Beacon has expanded its branch footprint through the completion of nine acquisitions and the opening of 19 new greenfield locations this year.
“We are thrilled to deepen our presence in the Central Valley and add Bakersfield to our service area in California where we now have 33 branches,” said Nevin Holly, Beacon’s Regional Vice President, Pacific. “Scott and the H&H Roofing team have established a tremendous foundation of roofing expertise and service reliability to drive further growth.”
3Q Sales Grow 7%
Beacon also announced its 2023 3Q earnings, which showed net sales increased 7.0% (8.7% on a per-day basis) compared to the prior year to $2.58 billion, a company record for quarterly net sales. The increase in net sales was largely driven by the contributions of acquired branches and greenfields over the last four quarters. Additionally, estimated organic volumes (including greenfields) increased approximately 1-2% (3-4% on a per-day basis) and weighted-average selling price increased approximately 0-1%.

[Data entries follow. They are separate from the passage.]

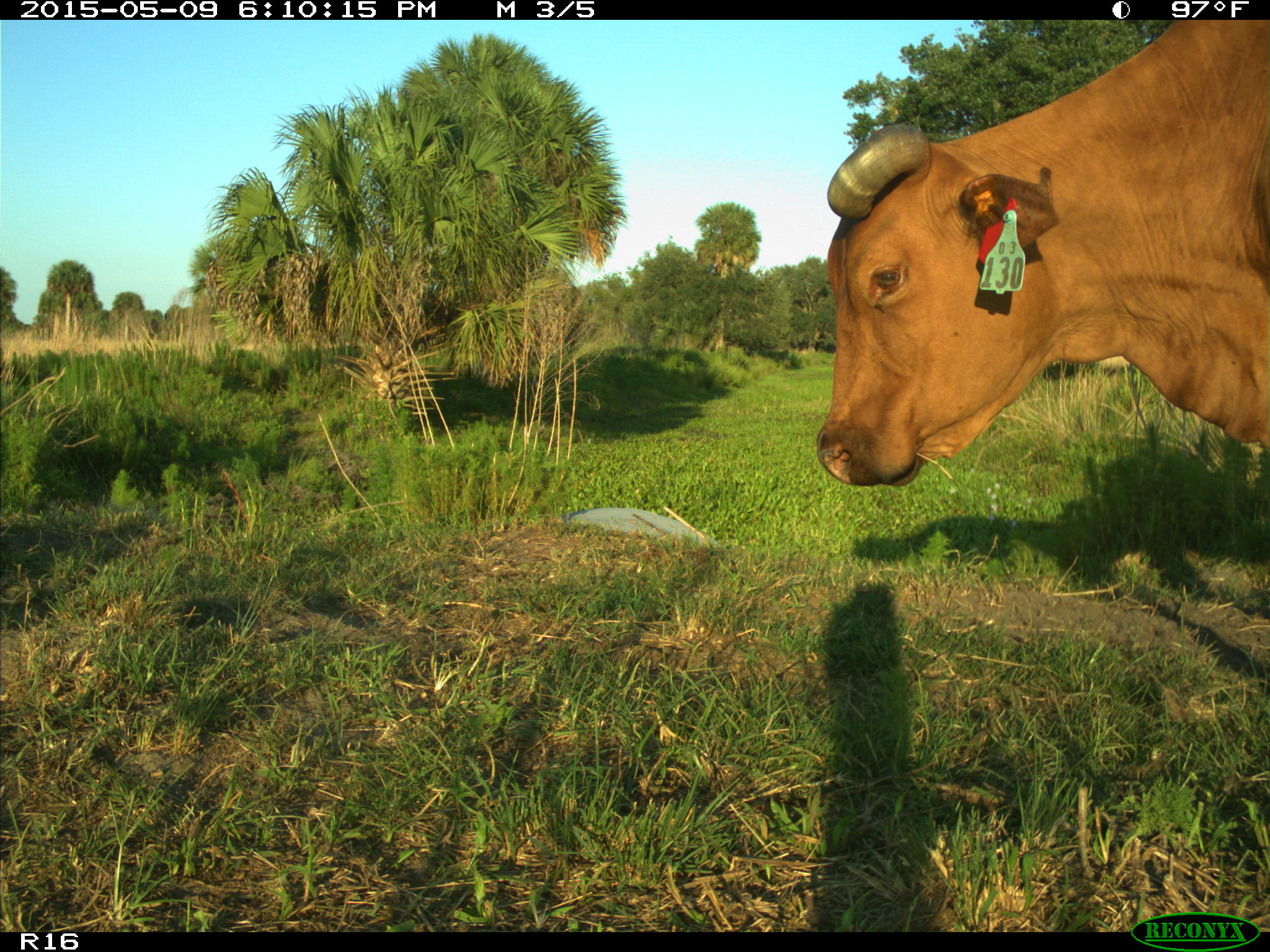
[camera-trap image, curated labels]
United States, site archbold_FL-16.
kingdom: Animalia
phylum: Chordata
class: Mammalia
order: Artiodactyla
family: Bovidae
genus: Bos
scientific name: Bos taurus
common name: domestic cow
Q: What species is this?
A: Bos taurus (domestic cow).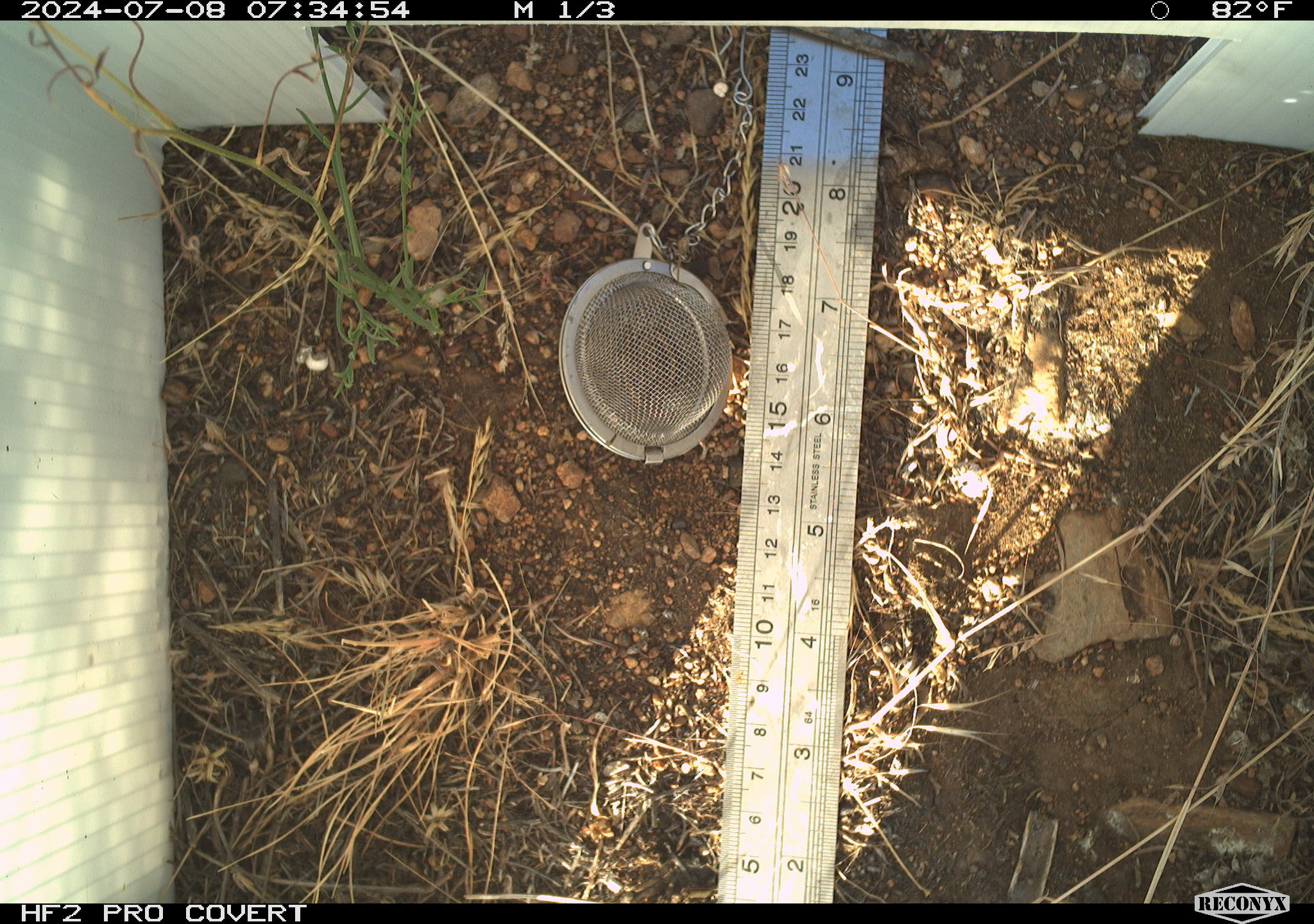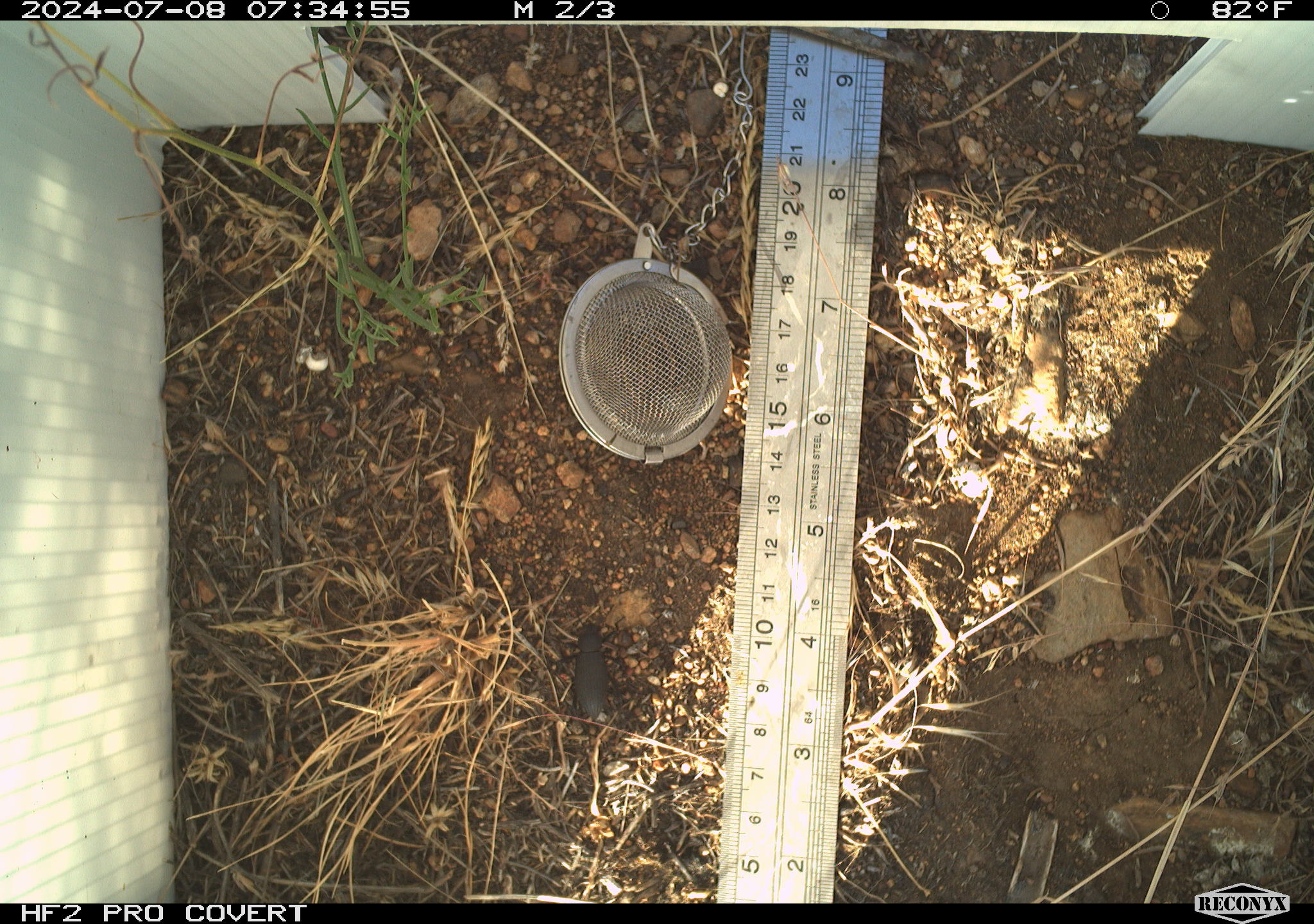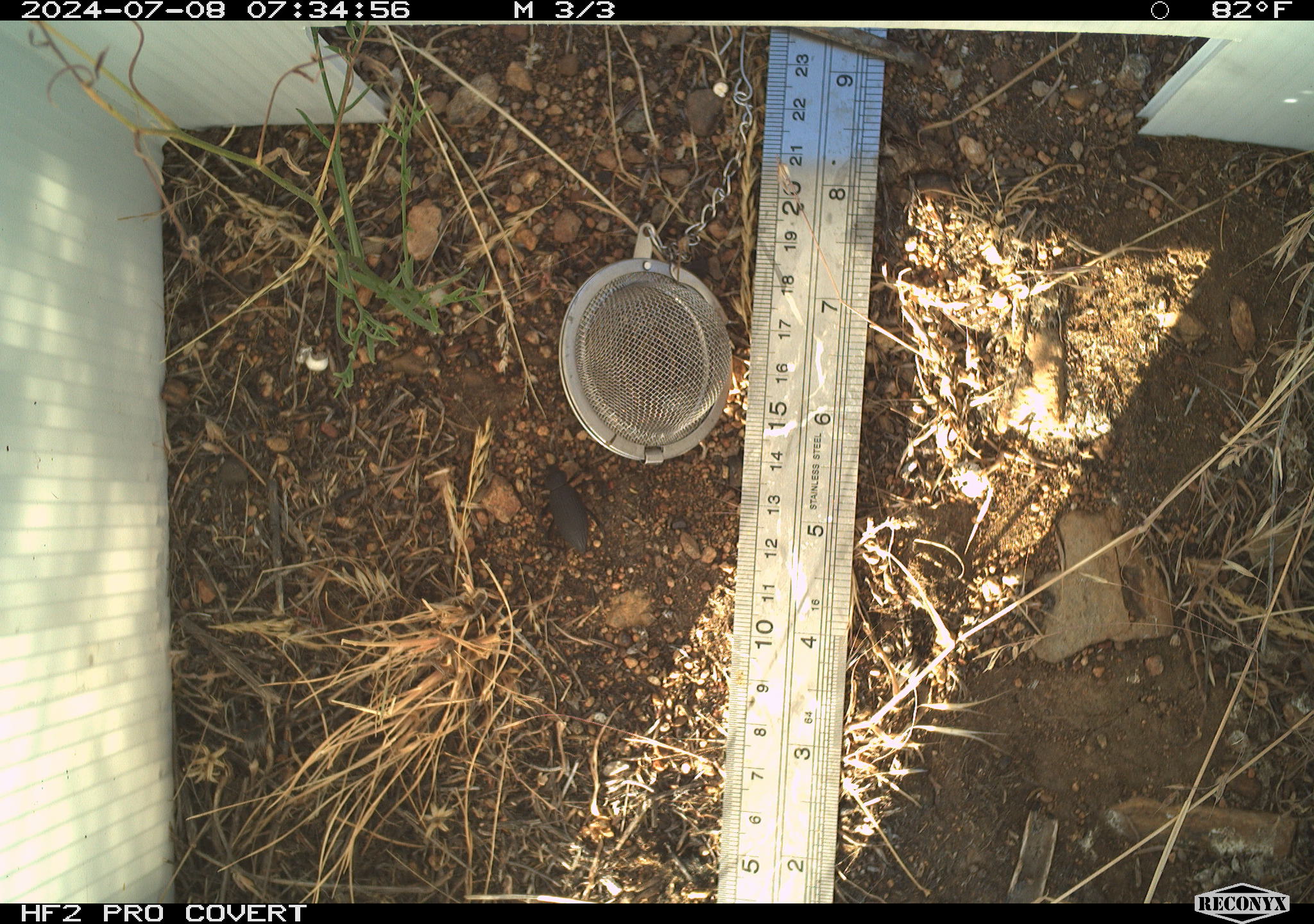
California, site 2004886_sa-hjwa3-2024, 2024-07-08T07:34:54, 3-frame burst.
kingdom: Animalia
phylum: Arthropoda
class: Insecta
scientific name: Insecta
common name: insect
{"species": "insect (Insecta)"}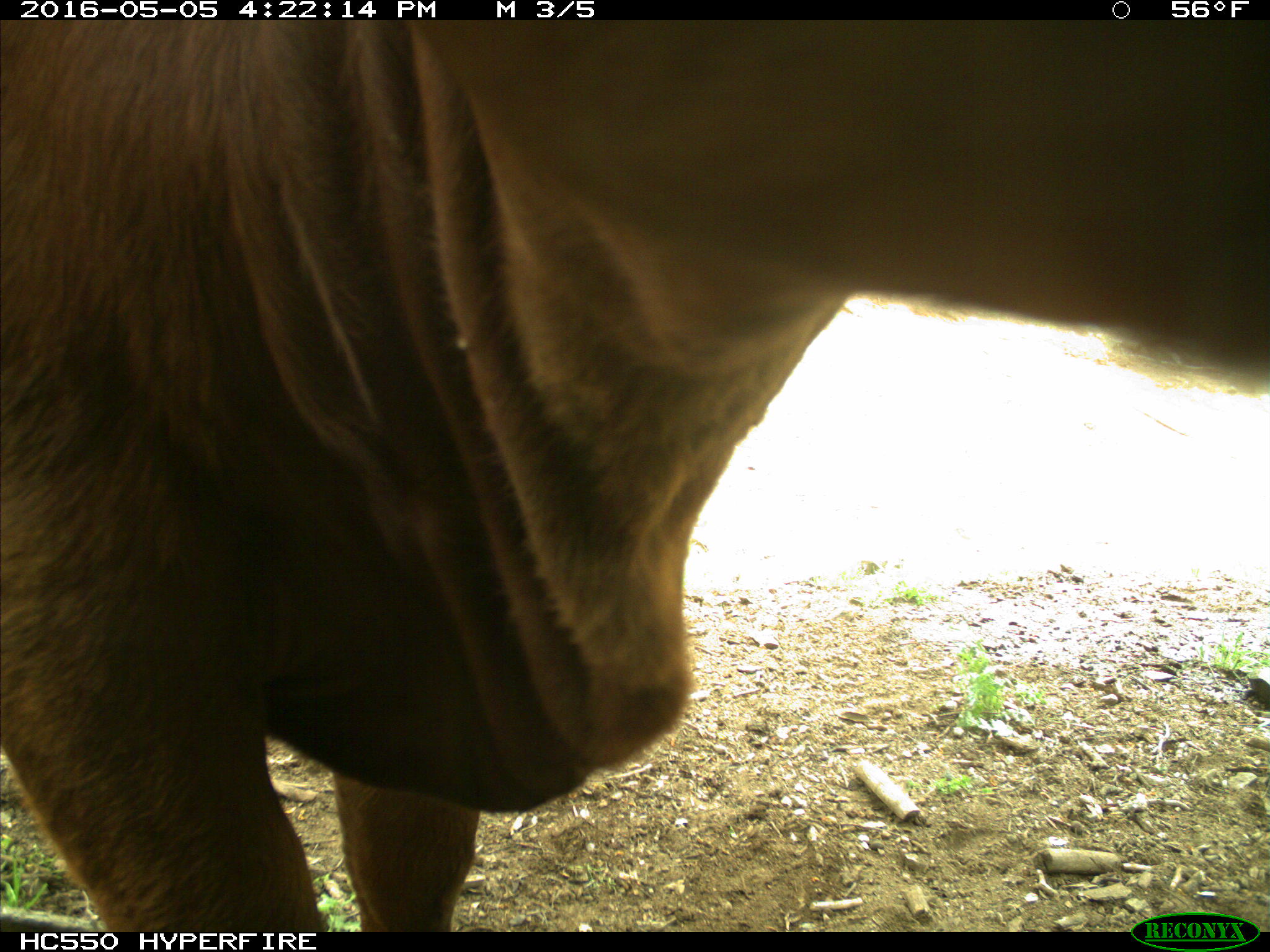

Residential roofing product sales increased 13.6% (15.4% on a per-day basis), non-residential roofing product sales decreased 7.6% (6.2% on a per-day basis), and complementary product sales increased 12.7% (14.5% on a per-day basis) compared to the prior year. The increase in residential roofing product sales was primarily due to higher volumes. The increase in complementary product sales was largely due to the November 2022 acquisition of Coastal Construction Products.
Gross margin decreased slightly to 26.0%, from 26.1% in the prior year, as higher product costs offset higher average selling prices for our products. The increases in operating expense and Adjusted Operating Expense were attributable to acquired branches and greenfields, Beacon said.